Shortly after, on January 5, 2022, Red Leather drove drunk in Las Vegas before returning to his hotel and overdosing. This event inspired the song "Bury Me In Vegas".

=== Dakota ===
Some time before leaving Reno, Red was in a relationship with a woman he calls "Dakota". Red states that he chose his addiction over Dakota (As referenced in his song "Dakota").

== Anonymity and social media presence ==
Red chooses to keep his identity a secret for multiple reasons, including the fact that he fears people who he knew in Reno could find him, the hat protects him from "old habits and bad influences", and he received more attention while busking on the street.

Red Leather started his career on TikTok, uploading himself playing several different covers. Red currently has 1,400,000 followers on TikTok.

== Musical career ==

=== Busking ===
Red Leather began his music career in Los Angeles by performing on Hollywood Boulevard. During this time, Red began to write his own songs and post cover songs to TikTok.

=== Debut single ===
In June 2022, Red Leather released his debut single called "The Only Time It Rains In Hollywood", a song about homelessness on Hollywood Boulevard. It features the accounts of two homeless people describing how they became homeless and what they had lost in life.

Red released several other singles through 2022 and into 2023.

=== Burn in Hell Tour ===
Red Leather announced a tour ahead of his debut album. The Burn in Hell tour, named after the second song on his debut album, ran from November 1 to 29 and had four stops. One in Los Angeles, California, one in Las Vegas, Nevada, one in Reno, Nevada, and one in Austin, Texas.

=== Tahoe Tour===
Red Leather announced a tour ahead of his second album Tahoe.

=== Debut album ===
Red Leather released his debut album, Reno, on November 17, 2023.

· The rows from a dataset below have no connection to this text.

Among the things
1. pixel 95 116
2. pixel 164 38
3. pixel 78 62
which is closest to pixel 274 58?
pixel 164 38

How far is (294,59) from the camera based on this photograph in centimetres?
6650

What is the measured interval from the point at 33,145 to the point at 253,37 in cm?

On July 18, 2025, Red released Reno (All In), an expanded version with “Sins” featuring Sueco and WesGhost.

| No. | Title | Length |
|---|---|---|
| 1. | "Train's Leavin'" | 0:55 |
| 2. | "Burn in Hell" | 3:09 |
| 3. | "Deathwish" | 2:48 |
| 4. | "Sins" | 2:58 |
| 5. | "Pusherman" | 3:19 |
| 6. | "The Biggest Little City in the World" | 0:24 |
| 7. | "El Dorado" | 2:06 |
| 8. | "Down Bad" | 2:57 |
| 9. | "Desert Storm" | 3:56 |
| 10. | "Watch My Daddy Die" | 3:04 |
| 11. | "Walk Away" | 2:39 |
| 12. | "House of the Rising Sun (Cover)" | 2:18 |
| 13. | "Dakota" | 2:46 |
| 14. | "Devil's Grip" | 2:41 |
| 15. | "The Only Time It Rains in Hollywood" | 5:15 |
| Total length: |  | 41:15 |

| No. | Title | Length |
|---|---|---|
| 1. | "Train's Leavin'" | 0:55 |
| 2. | "Burn in Hell" | 3:09 |
| 3. | "Deathwish" | 2:48 |
| 4. | "Sins" | 2:58 |
| 5. | "Pusherman" | 3:19 |
| 6. | "The Biggest Little City in the World" | 0:24 |
| 7. | "El Dorado" | 2:06 |
| 8. | "Down Bad" | 2:57 |
| 9. | "Desert Storm" | 3:56 |
| 10. | "Watch My Daddy Die" | 3:04 |
| 11. | "Walk Away" | 2:39 |
| 12. | "House of the Rising Sun (Cover)" | 2:18 |
| 13. | "Dakota" | 2:46 |
| 14. | "Devil's Grip" | 2:41 |
| 15. | "The Only Time It Rains in Hollywood" | 5:15 |
| 16. | "Can’t Get High" | 3:52 |
| 17. | "Unstoppable" | 2:40 |
| 18. | "Poison" | 4:06 |
| 19. | "Catch Me If You Can" | 2:30 |
| 20. | "Sins (with Sueco & WesGhost" | 3:51 |
| Total length: |  | 58 |

=== Reception ===
Currently, Reno has about 16 million streams on Spotify and Red has about 1.4 million monthly listeners.